= Set exercise A =
List every heading written in capital letters in the pledge agreement excerpt.

═════ Text to read

23. CAPTIONS. All captions used in this Pledge Agreement are for
convenience only and shall not affect the construction of this Pledge
Agreement.
24. MODIFICATIONS. No modification or amendment of this Pledge Agreement
shall be effective unless in writing and signed by the parties sought to be
charged or bound hereby.
25. PLEDGOR'S THIRD PARTY WAIVERS.
(a) RIGHTS OF SECURED PARTY. Pledgor authorizes Secured Party or
any Lender to perform any or all of the following acts at any time in its
sole discretion, all without notice to Pledgor, without affecting Pledgor's
obligations under this Pledge Agreement or any other Loan Documents and
without affecting the Liens and encumbrances against the Collateral in favor
of Secured Party:
(i) Secured Party or any Lender may alter any terms of the
Obligations or any part thereof, including renewing, compromising,
extending or accelerating, or otherwise changing the time for payment of,
or increasing or decreasing the rate of interest on, the Obligations or
any part thereof.

══════════
═════ Stored rows

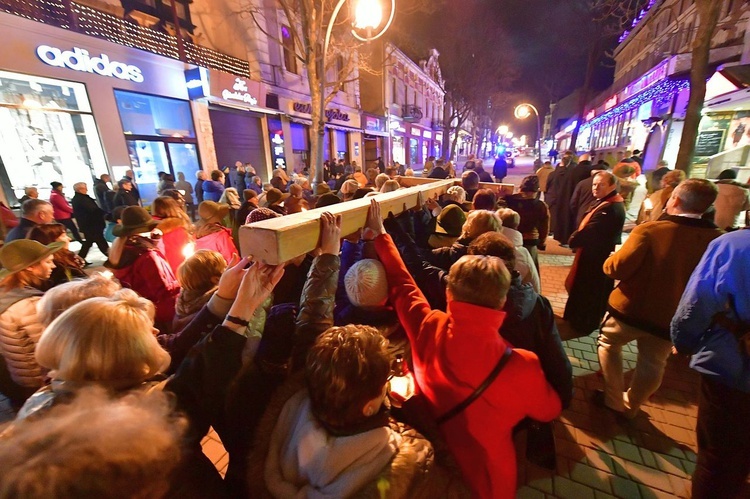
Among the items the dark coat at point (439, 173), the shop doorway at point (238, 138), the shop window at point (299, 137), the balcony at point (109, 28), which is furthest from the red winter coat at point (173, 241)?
the shop window at point (299, 137)

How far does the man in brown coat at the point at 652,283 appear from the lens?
2262 mm

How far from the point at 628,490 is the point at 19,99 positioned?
40.1 ft

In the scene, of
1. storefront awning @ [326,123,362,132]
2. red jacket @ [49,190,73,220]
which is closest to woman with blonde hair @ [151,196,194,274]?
red jacket @ [49,190,73,220]

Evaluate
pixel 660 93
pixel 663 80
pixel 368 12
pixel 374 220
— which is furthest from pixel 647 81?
pixel 374 220

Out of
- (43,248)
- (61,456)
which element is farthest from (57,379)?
(43,248)

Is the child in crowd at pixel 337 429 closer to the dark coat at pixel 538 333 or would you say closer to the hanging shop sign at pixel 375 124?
the dark coat at pixel 538 333

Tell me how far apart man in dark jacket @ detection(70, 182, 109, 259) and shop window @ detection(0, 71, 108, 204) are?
6.92 ft

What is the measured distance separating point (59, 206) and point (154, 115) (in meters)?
4.86

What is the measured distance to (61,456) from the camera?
0.63 meters

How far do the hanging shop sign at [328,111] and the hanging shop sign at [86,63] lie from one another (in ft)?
22.2

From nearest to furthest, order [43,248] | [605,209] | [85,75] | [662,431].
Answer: [43,248] → [662,431] → [605,209] → [85,75]

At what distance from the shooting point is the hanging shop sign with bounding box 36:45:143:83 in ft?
23.8

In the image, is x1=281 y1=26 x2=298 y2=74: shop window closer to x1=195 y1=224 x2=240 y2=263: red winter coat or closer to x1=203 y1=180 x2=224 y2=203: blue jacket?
x1=203 y1=180 x2=224 y2=203: blue jacket

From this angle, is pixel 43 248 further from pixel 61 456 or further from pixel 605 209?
pixel 605 209
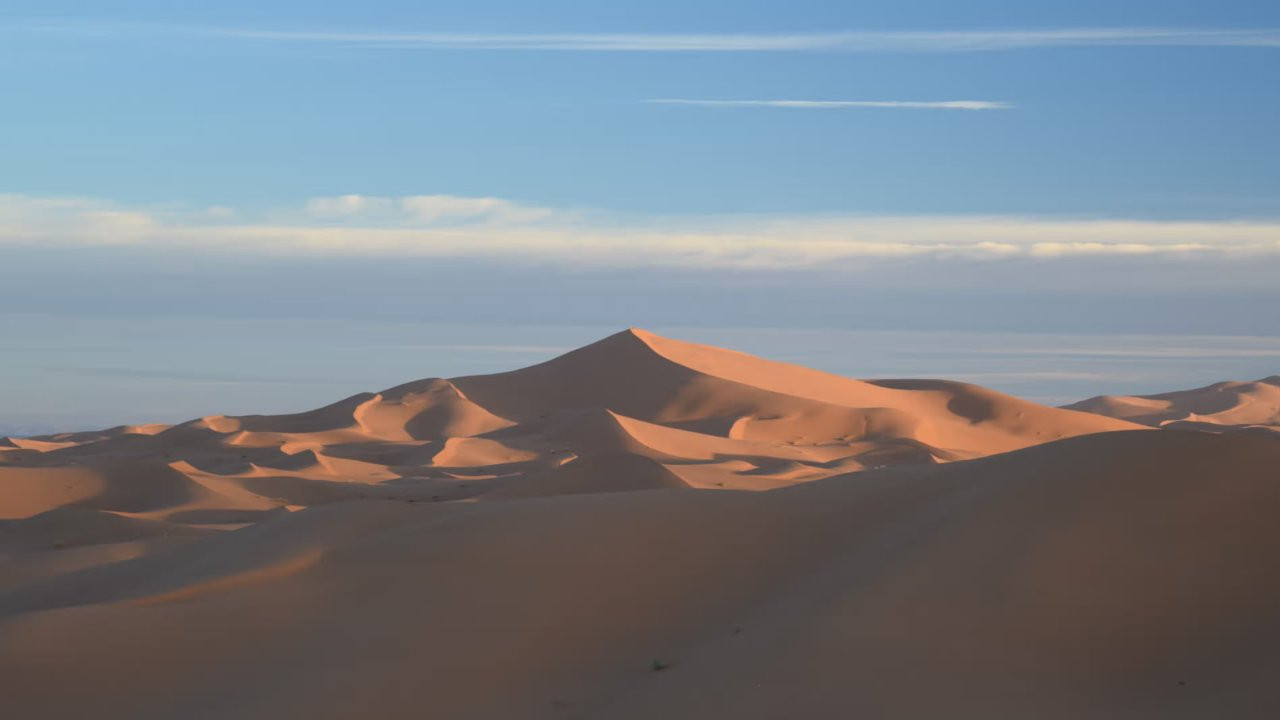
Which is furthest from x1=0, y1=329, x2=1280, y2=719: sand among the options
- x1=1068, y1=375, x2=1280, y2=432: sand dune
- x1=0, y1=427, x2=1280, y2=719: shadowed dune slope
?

══════════

= Set exercise B =
From the saved entries, return the lines verbatim, starting with the line containing "Tell me how" and continuing through the line containing "0.63 meters".

= Result A =
CAPTIONS
MODIFICATIONS
PLEDGOR'S THIRD PARTY WAIVERS
RIGHTS OF SECURED PARTY

= Result B =
Tell me how far apart man in dark jacket @ detection(70, 182, 109, 259) and shop window @ detection(0, 71, 108, 204) are?
6.92 ft

What is the measured distance separating point (59, 206) and point (154, 115) (in meters)?
4.86

What is the measured distance to (61,456) from the camera?
0.63 meters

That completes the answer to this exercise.